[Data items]
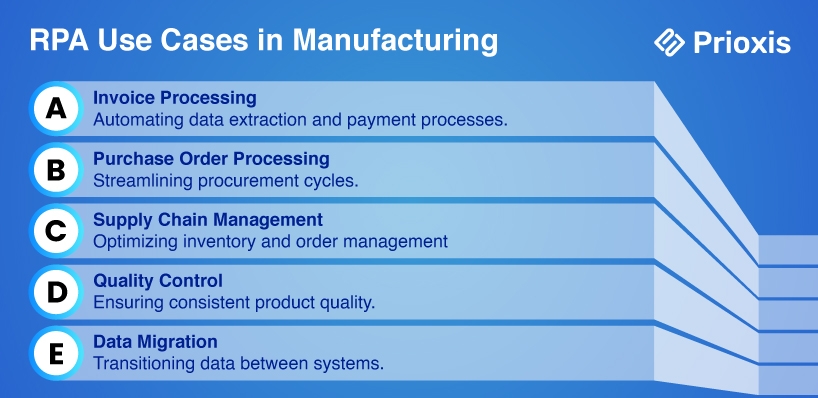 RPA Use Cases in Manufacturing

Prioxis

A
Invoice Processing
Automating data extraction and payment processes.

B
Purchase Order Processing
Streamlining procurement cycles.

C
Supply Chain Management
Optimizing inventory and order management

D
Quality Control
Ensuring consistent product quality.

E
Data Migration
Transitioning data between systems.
==
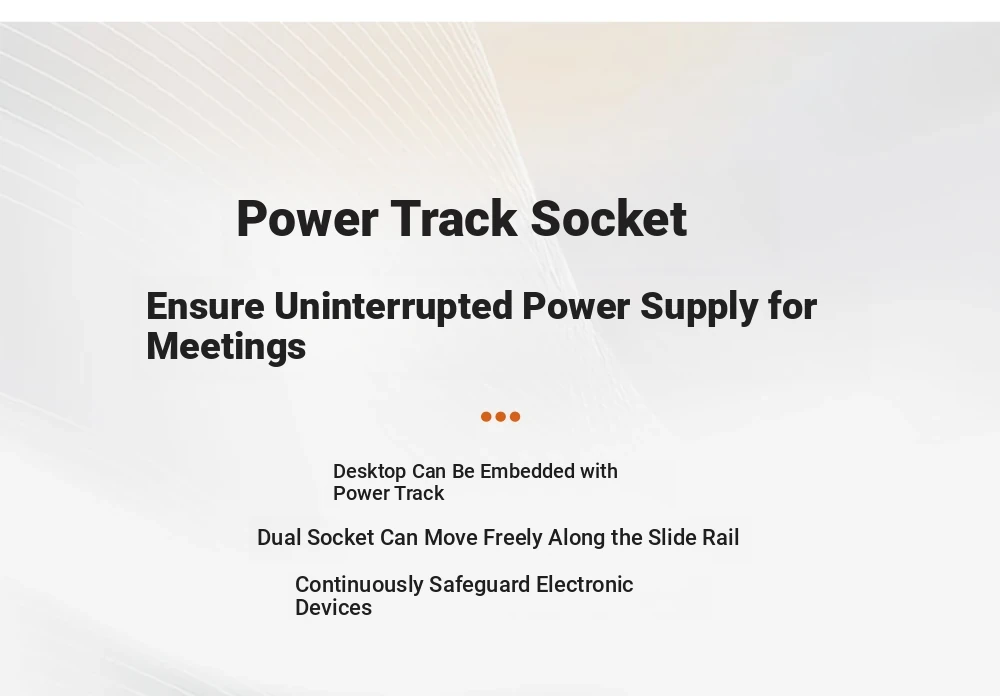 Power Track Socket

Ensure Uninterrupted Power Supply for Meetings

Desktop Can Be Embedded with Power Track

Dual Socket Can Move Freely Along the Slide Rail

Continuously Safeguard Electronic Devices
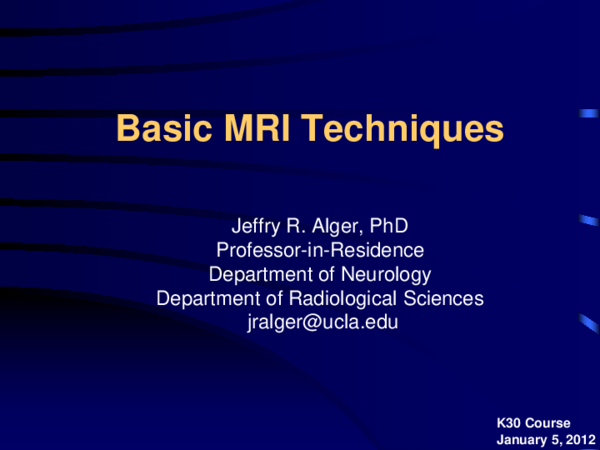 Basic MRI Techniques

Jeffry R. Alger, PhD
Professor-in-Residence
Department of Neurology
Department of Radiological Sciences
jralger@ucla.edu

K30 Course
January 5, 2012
--
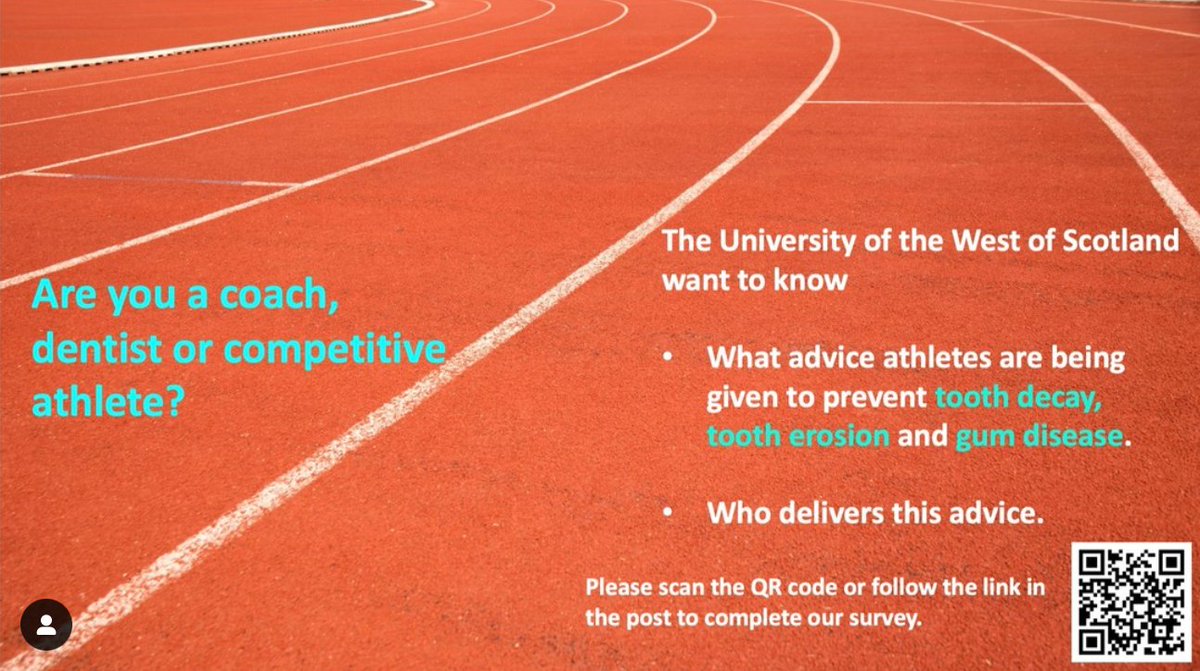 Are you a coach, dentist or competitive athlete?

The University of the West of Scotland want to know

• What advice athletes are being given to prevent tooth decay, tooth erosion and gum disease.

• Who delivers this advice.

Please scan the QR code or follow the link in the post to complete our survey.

> _WORK INSTRUCTIONS_:
Among the lines above, find those with the word "Supply" and list them.

> _ANSWER SPACE_:
Supply Chain Management
Ensure Uninterrupted Power Supply for Meetings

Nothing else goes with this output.